Why does enumerating a dataloader show a different object than accessing the dataset by index?

I’m trying to use an existing model and adapt it for my own use case and dataset. To do that, I had to change the kind of information that the get_item method of the dataset returns (added some keys to a dictionary). For some reason, the new keys don’t get added when I try to loop over the dataloader that is supposed to load the dataset. During the debugging process I noticed that when accessing my dataset by index, it returns me the keys I added. When I access the dataset by using “enumerate”, it shows me the old keys.

Attached a code snippet from my trainer.fit() method with the outputs:

for batch_idx, batch in enumerate(train_loader):
                ic(type(train_loader))
                ic(type(train_loader.dataset))
                
                ic(train_loader.dataset[0].keys())
                ic(type(train_loader.dataset[0]))
    
                ic(batch.keys())
                ic(type(batch))

Outputs:

ic| type(train_loader): <class 'torch.utils.data.dataloader.DataLoader'>
ic| type(train_loader.dataset): <class 'torch.utils.data.dataset.ConcatDataset'>
ic| train_loader.dataset[0].keys(): dict_keys(['src_xyz', 'src_grey', 'tgt_xyz', 'tgt_grey', 'src_overlap', 'tgt_overlap', 'correspondences', 'pose', 'idx', 'overlap_p'])
ic| batch.keys(): dict_keys(['src_xyz', 'tgt_xyz', 'src_overlap', 'tgt_overlap', 'correspondences', 'idx', 'pose', 'overlap_p'])
ic| type(batch): <class 'dict'>

As you can see, the keys in train_loader.dataset[0] are different than in batch. Two questions arise from this:

  1. How is train_loader.dataset[0] not the same as the batch variable?
  2. Why do we enumerate over the dataloader, not over dataloader.dataset?

I hope the context is sufficient to understand the question!
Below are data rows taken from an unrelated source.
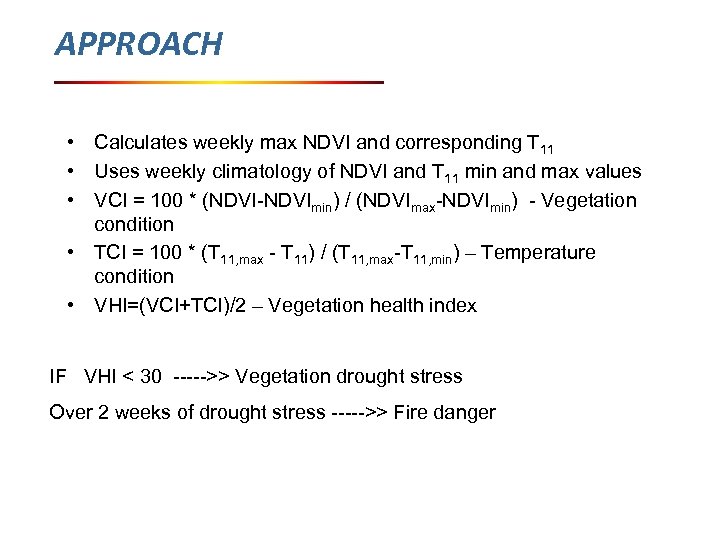 APPROACH

• Calculates weekly max NDVI and corresponding $T_{11}$
• Uses weekly climatology of NDVI and $T_{11}$ min and max values
• VCI = 100 * (NDVI-$NDVI_{min}$) / ($NDVI_{max}$-$NDVI_{min}$) - Vegetation condition
• TCI = 100 * ($T_{11,max}$ - $T_{11}$) / ($T_{11,max}$-$T_{11,min}$) – Temperature condition
• VHI=(VCI+TCI)/2 – Vegetation health index

IF VHI < 30 ----->> Vegetation drought stress

Over 2 weeks of drought stress ----->> Fire danger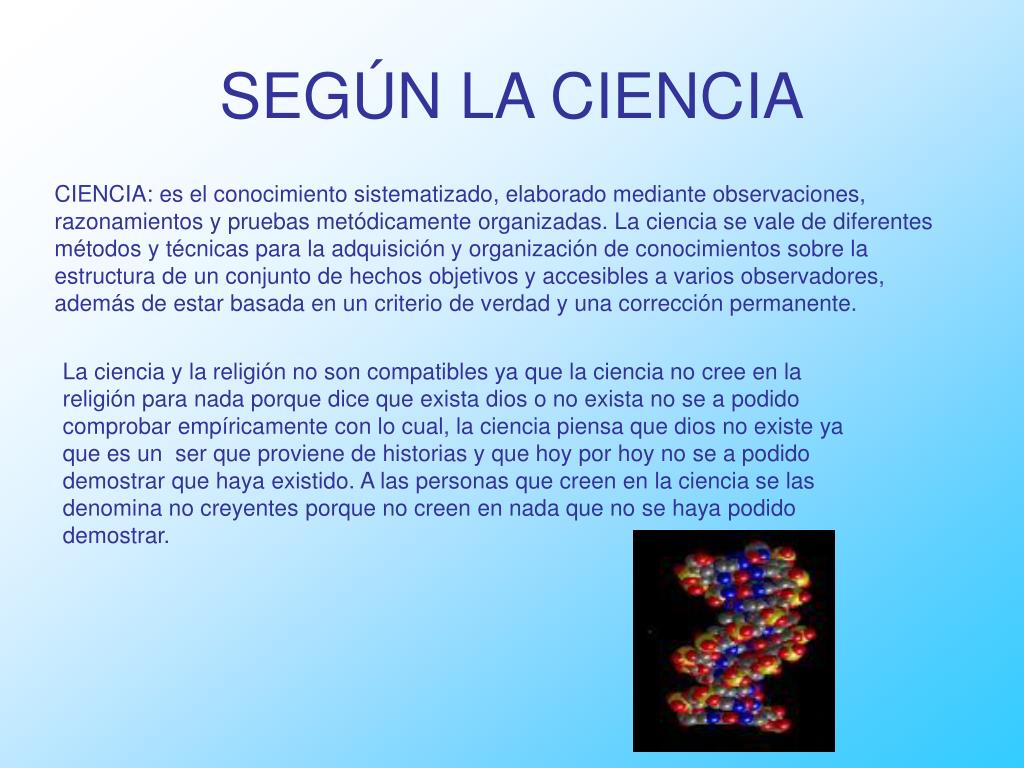 SEGÚN LA CIENCIA

CIENCIA: es el conocimiento sistematizado, elaborado mediante observaciones, razonamientos y pruebas metódicamente organizadas. La ciencia se vale de diferentes métodos y técnicas para la adquisición y organización de conocimientos sobre la estructura de un conjunto de hechos objetivos y accesibles a varios observadores, además de estar basada en un criterio de verdad y una corrección permanente.

La ciencia y la religión no son compatibles ya que la ciencia no cree en la religión para nada porque dice que exista dios o no exista no se a podido comprobar empíricamente con lo cual, la ciencia piensa que dios no existe ya que es un ser que proviene de historias y que hoy por hoy no se a podido demostrar que haya existido. A las personas que creen en la ciencia se las denomina no creyentes porque no creen en nada que no se haya podido demostrar.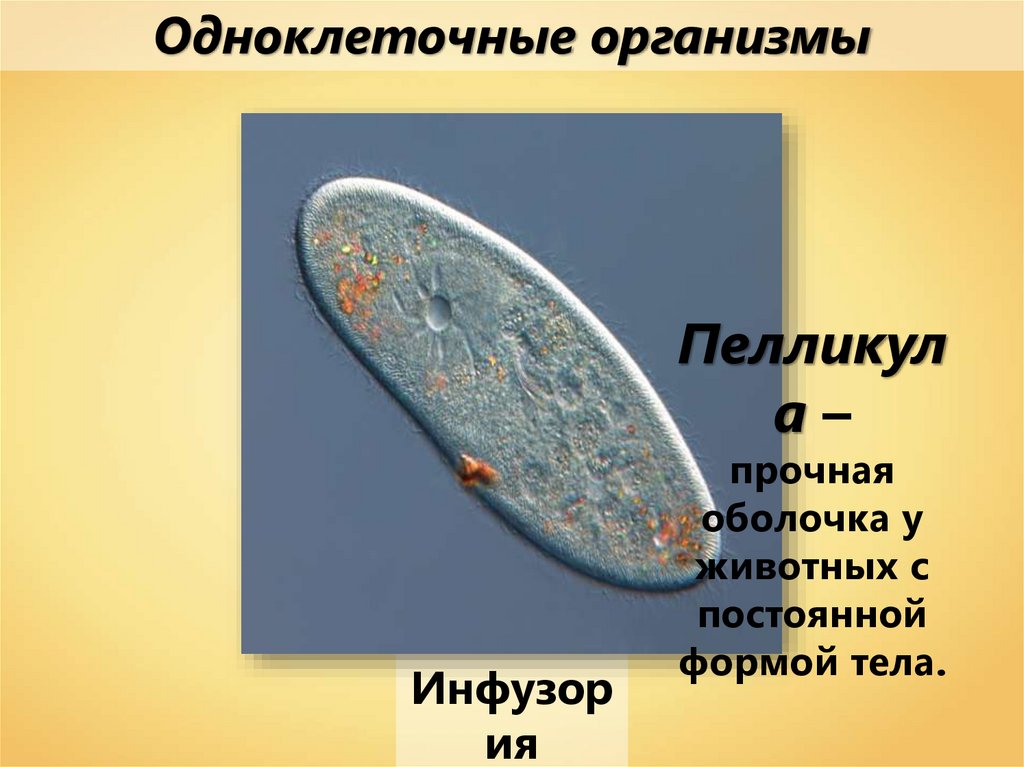 Одноклеточные организмы

Пелликула – прочная оболочка у животных с постоянной формой тела.

Инфузория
  1. loader.dataset will access the dataset that was passed to the DataLoader in the main process. If you are using multiprocessing via num_workers>0 each worker will create its copy of this dataset during its instantiation. You could get information about the worker process via torch.utils.data.get_worker_info() inside the Dataset.__getitem__.

2.You don’t need to use a DataLoader, but it allows you to:

  • shuffle the data
  • use pinned memory
  • use multiprocessing via num_workers>0
  • batches the data
  • use custom samplers, etc.
1 Like

Thank you! It turned out there was a problem for the collate_fn.